[start of SOURCE PASSAGE]
A few days ago I embarked on a new quest: to have at least a human interaction a day. Here I explain how and why.

I practice Linguistic Empathy and I expect you to do the same. Please bear with me if my English is not perfect.

It’s nothing new that human beings, and consequently, human interactions, have always been a big passion of mine. However, getting older I discover new attitudes and interests within myself, which connect me to my species.

I have always been rather wordy, and I love to crack a joke with strangers (but also with people I do know, to be honest). One of my biggest satisfaction in these 30 years of life abroad has been being able to make people of other cultures laugh. And also joking in a different language.

©me, of course

I an an open person, and I have always liked to interact with people I meet on my way. The network of human beings I come across with in my daily interactions, those human interactions that happen when going from office to shop, from shop to schools, etc., have always been very important to me. And never before had I understood why with such clarity.

It is not only that I am a communicative person, and, like anybody else, I need human contacts. It is something more subtle, and strongly linked to the deep values that guide my life. It simply does not make sense to me to leave my house if I do not interact with the people I meet on the streets.

It does not make sense because life outside of its virtual sphere – which by now has become predominant for so many of us – is a unique occasion to create, feed and value all that for me makes life worth to be lived: communication with other human beings.

I think it is not necessary for me to point out that through communication we grow, learn, and become more complete. Communicating with others clarifies ideas, opens minds, makes us humble, makes us think and, maybe, increases our will to live.

Shutterstock

Human interactions, however, or that positive current that favours an exchange between human beings, must not be taken for granted. These days even less. Whenever I travel on an underground train in Milan (but the same happens in so many other places in the world) I feel like I have entered a parallel dimension, where I am an alien. I always count the number of people glued to their phones, eyes and all perceptions focused on their screens, and this need of being constantly connected makes no sense to me.  And I tell you this despite having built my career, and certainly my most meaningful projects, on the virtual world.
[end of SOURCE PASSAGE]
[start of EXCERPTED RECORDS]
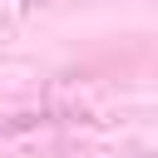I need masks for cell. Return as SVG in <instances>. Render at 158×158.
Here are the masks:
<instances>
[]
</instances>
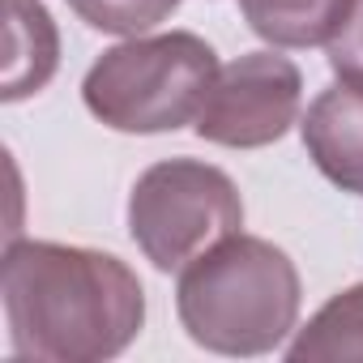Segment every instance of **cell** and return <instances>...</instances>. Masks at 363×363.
[end of EXCERPTED RECORDS]
▶ **SET PROBLEM**
Write the next part of the essay on seeking a human interaction each day, starting right after its final sentence.

▶ **ANSWER FOR THIS EXERCISE**
It does not make sense to me because by focusing on these little screens, we lose touch with reality little by little. Reality does not pass through phones, it lives in the people sitting next to you on the underground.

It is with these people I have decided to have human interactions every time I quit home. No need for long or convoluted conversations. I am happy with a couple of sentences, two words, giving our a piece of information or helping someone climb a stair. What is most important is to break the isolation in which it is sometime so comfortable to nest, and open the eyes on another human being.

Since I started this experiment (which I tell on my professional Facebook page) I have realized what follows:

– it is not always easy to find the occasion to interact with strangers, but chances multiply with a bit of creativity;
– people get more and more used to shut in their own world; they often react with mistrust and surprise, when they are stimulated;
– some people wait for nothing more than to exchange a few words with a stranger – and not only old people;
– it is amazing how many things in common we can find – feelings, emotions, situations, facts, ideas – if only we engage in getting in contact with others.

It will be interesting to continue this experiment in Geneva, a place I know little and with which I have little in common. I am determined to go ahead with this habit, though. I would like human interactions with strangers to become as spontaneous for me – and for everybody – as it is to pull out the phone for hundreds of people I see in the Milanese underground.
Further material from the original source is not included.